Investigating Factors Affecting Student Course Engagement at University: The Case of Third Year Undergraduate EFL Students at the Department of English, University of Algiers 2
Issues relating to student engagement with their studies have become high on the agendas of higher education institutions both locally and globally. This paper reports on a research aiming to investigate the factors that determine student engagement in the different degree courses within a sample of 50 third year undergraduate EFL students in the Department of English, University of Algiers 2 during the first semester of the academic year 2024/2025. Data for the study were collected using a mixed questionnaire and follow-up interviews. The findings have shown that course credit, interest in course content, attendance policy, career pressure, campus environment, use of technological tools, classroom tasks, perceived usefulness of the course, assessment mode, students’ rapport with the teacher, along with classroom interaction and intrinsic motivation are factors that influence student engagement.
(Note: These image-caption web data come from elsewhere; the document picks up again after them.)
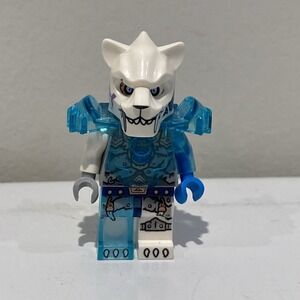 LEGO Strainor Minifigure From Maula's Ice Mammoth Stomper Set 70145, 70142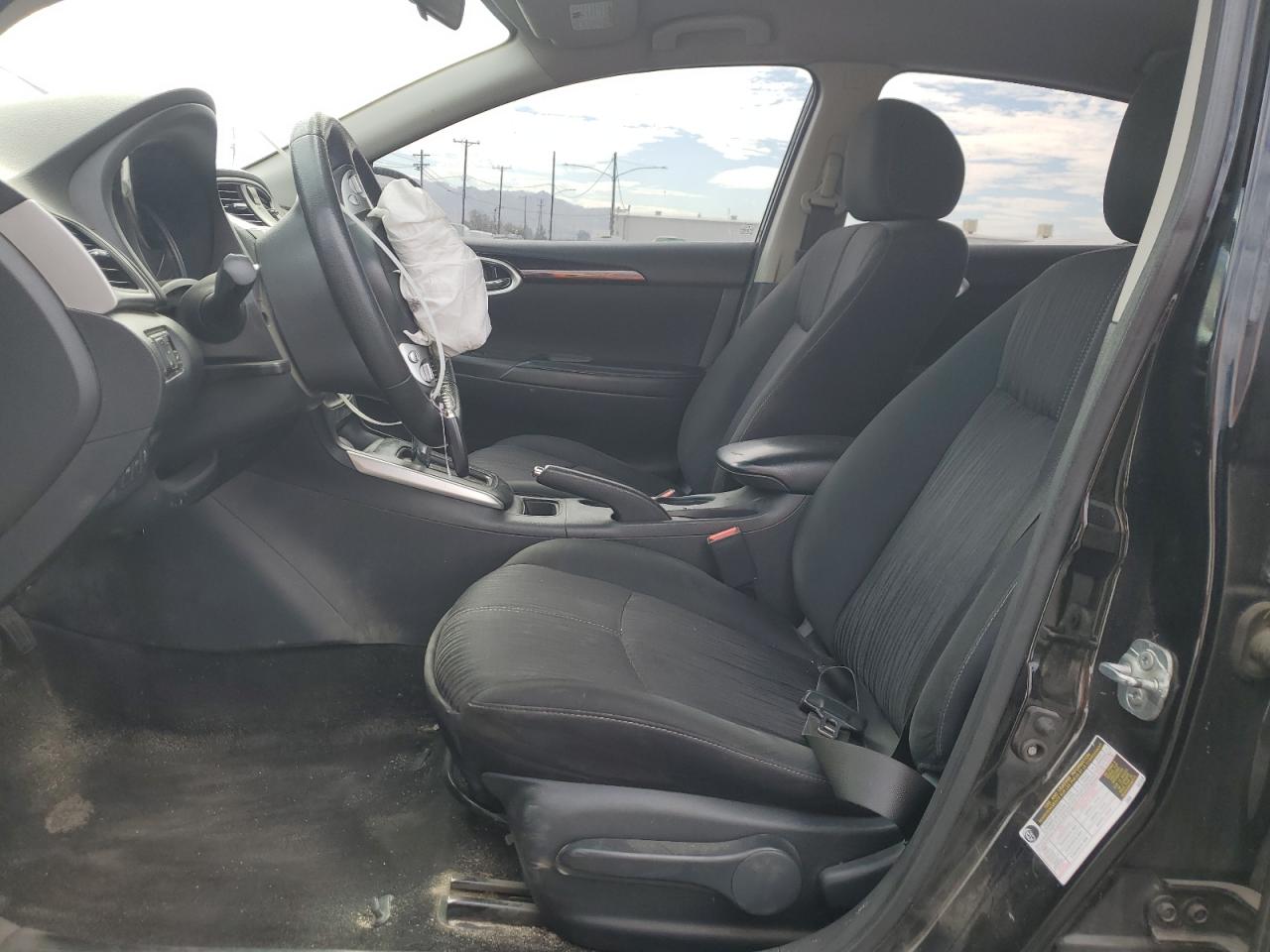 2018 Nissan Sentra S VIN: 3N1AB7AP7JY309266 Lot: 86305695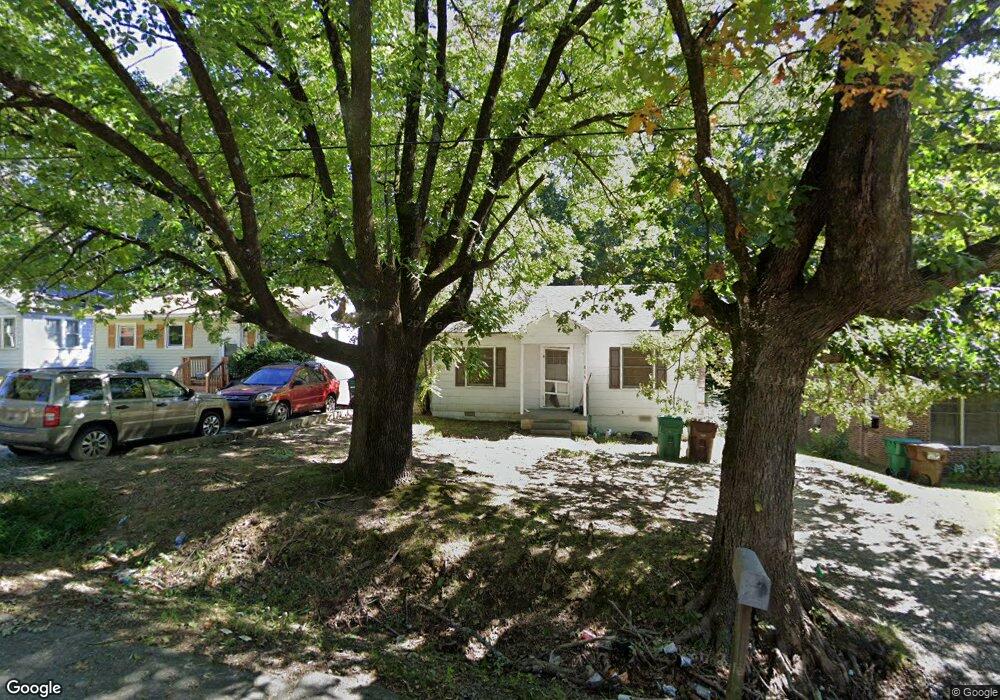 815 Worth St, High Point, NC 27260 - photo 1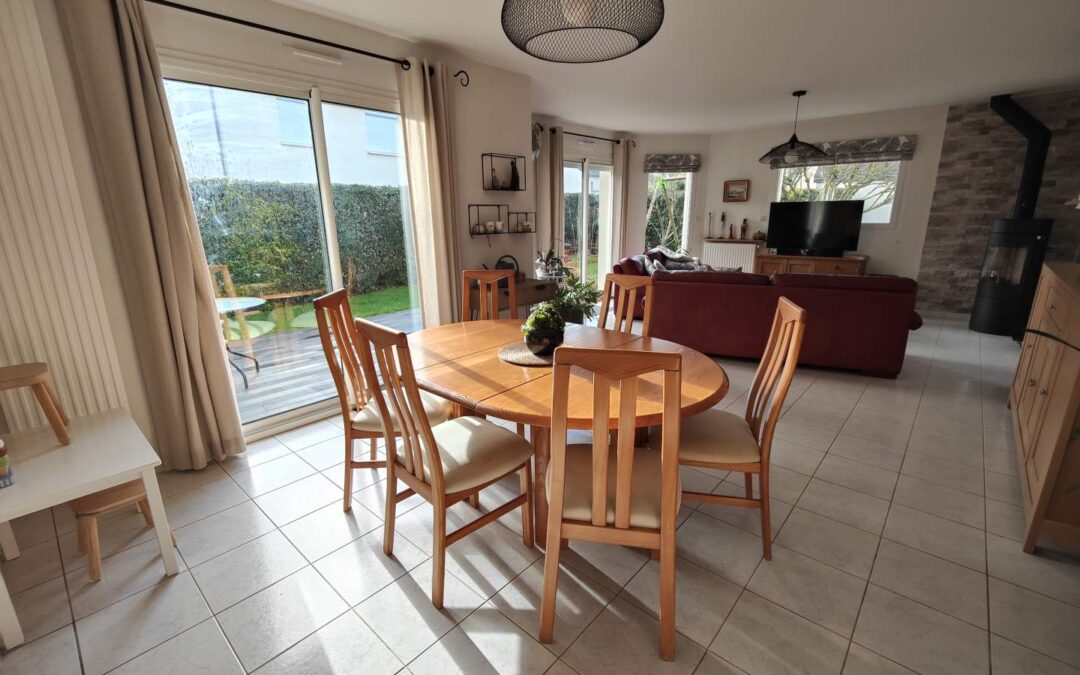 Maison d’habitation THORIGNE FOUILLARD – réf 097/2647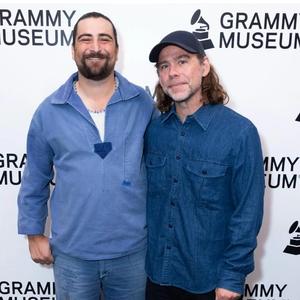 Artist - Noah Kahan & Aaron Dessner 1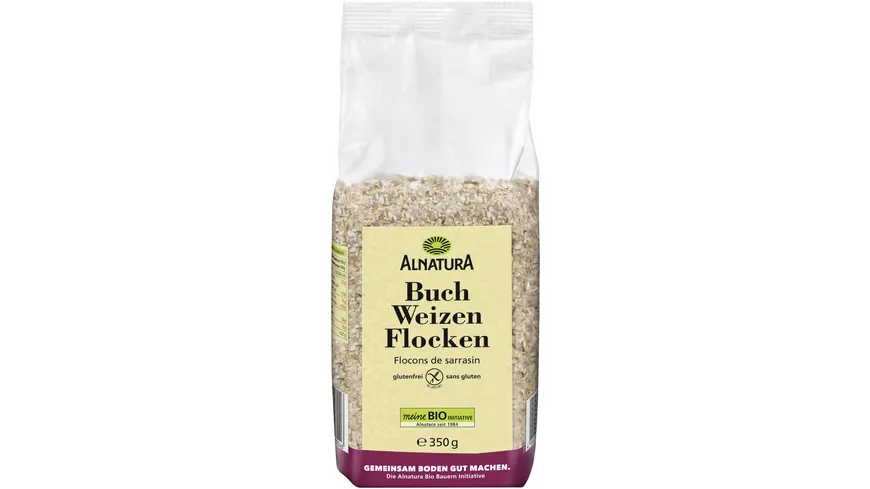 Alnatura Bio Buchweizenflocken 350 g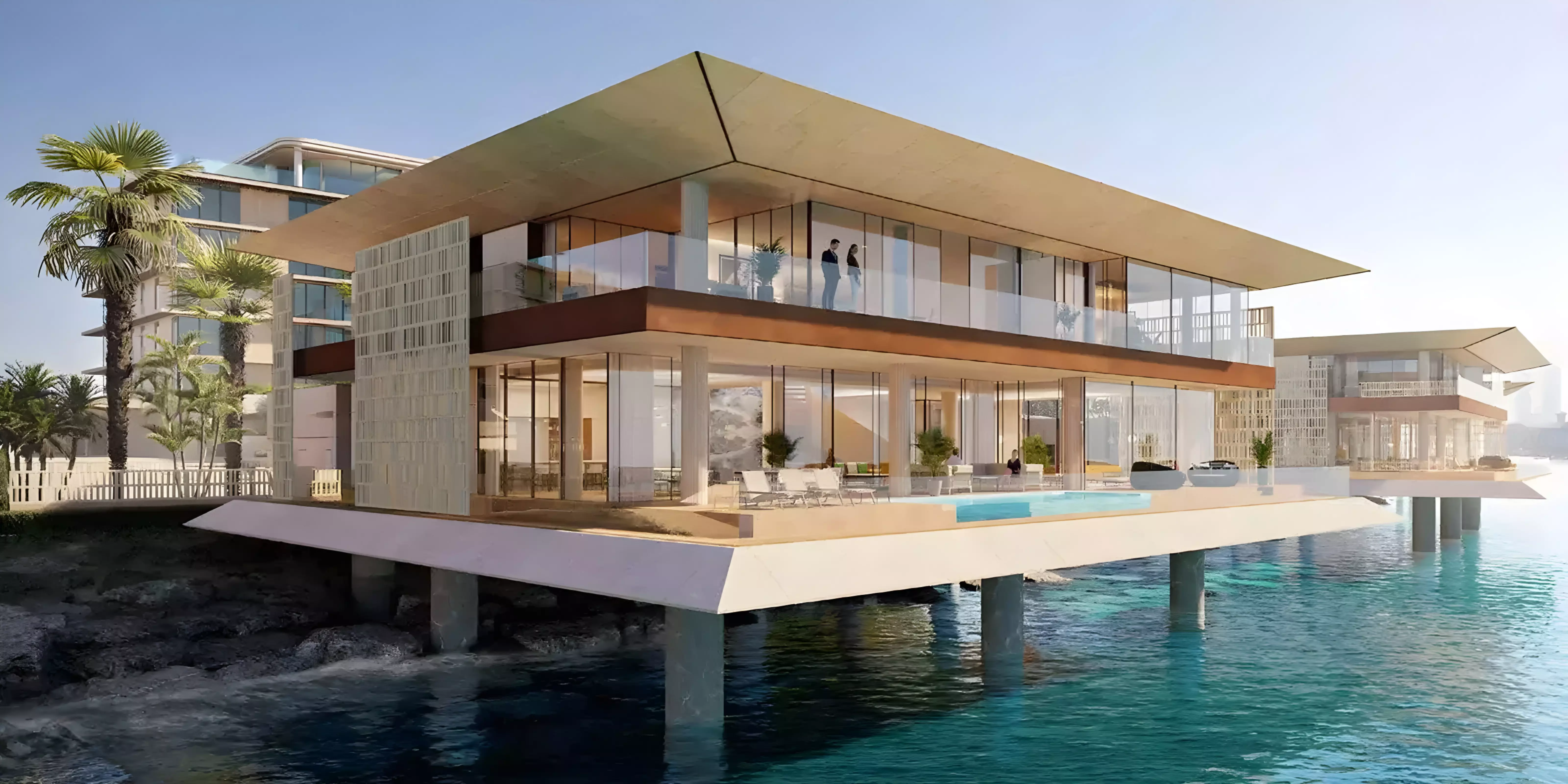 Bulgari Ocean Mansions by Meraas Holding, Bulgari Ocean Mansions - photo 3 of 8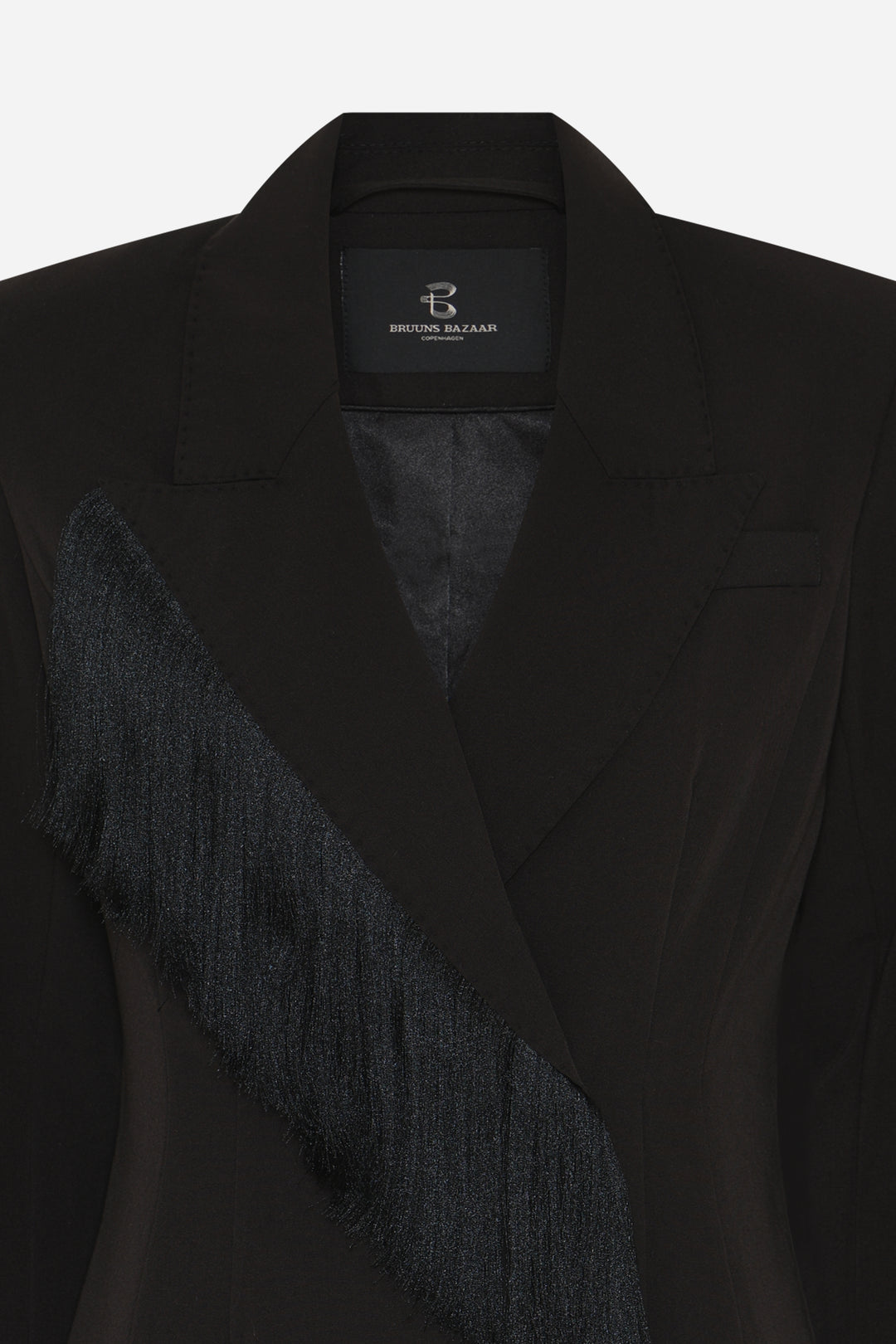 Bruuns Bazaar Women HyphaBBFreja kjole Kjoler Black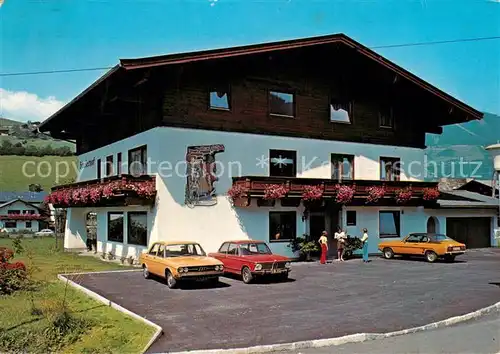 AK / Ansichtskarte Kaprun Pension Hauserhof Kaprun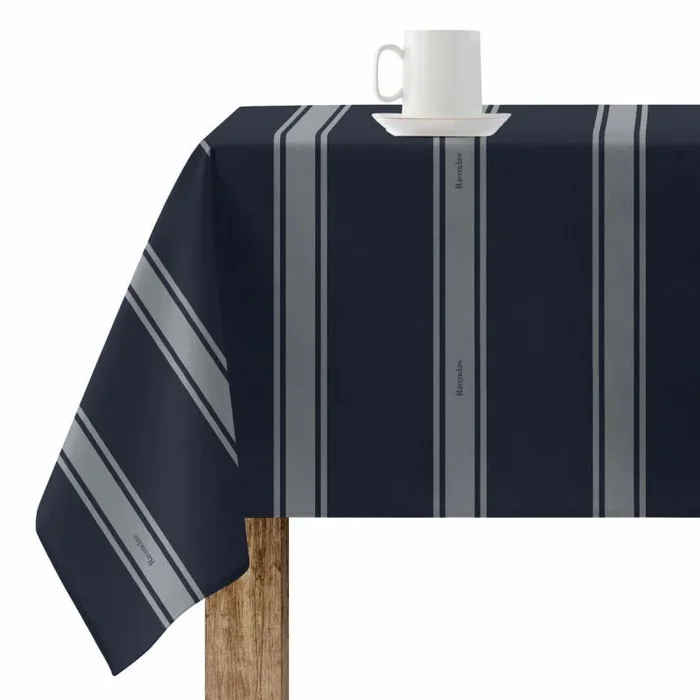 Mantel resinado antimanchas harry potter ravenclaw basic multicolor 250 x 150 cm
Although these factors were found to affect student engagement to greater or lesser extent, the teacher’s instructional style was found to be the most determining factor. Based on the findings of this study, some suggestions are made to students, teachers, and policymakers in order to help students engage more deeply with their courses. It is recommended that future research examines the impact of such factors as intrinsic motivation, as well as interaction on student course engagement at university in more detail in order to advance related scholarship and practice in this area.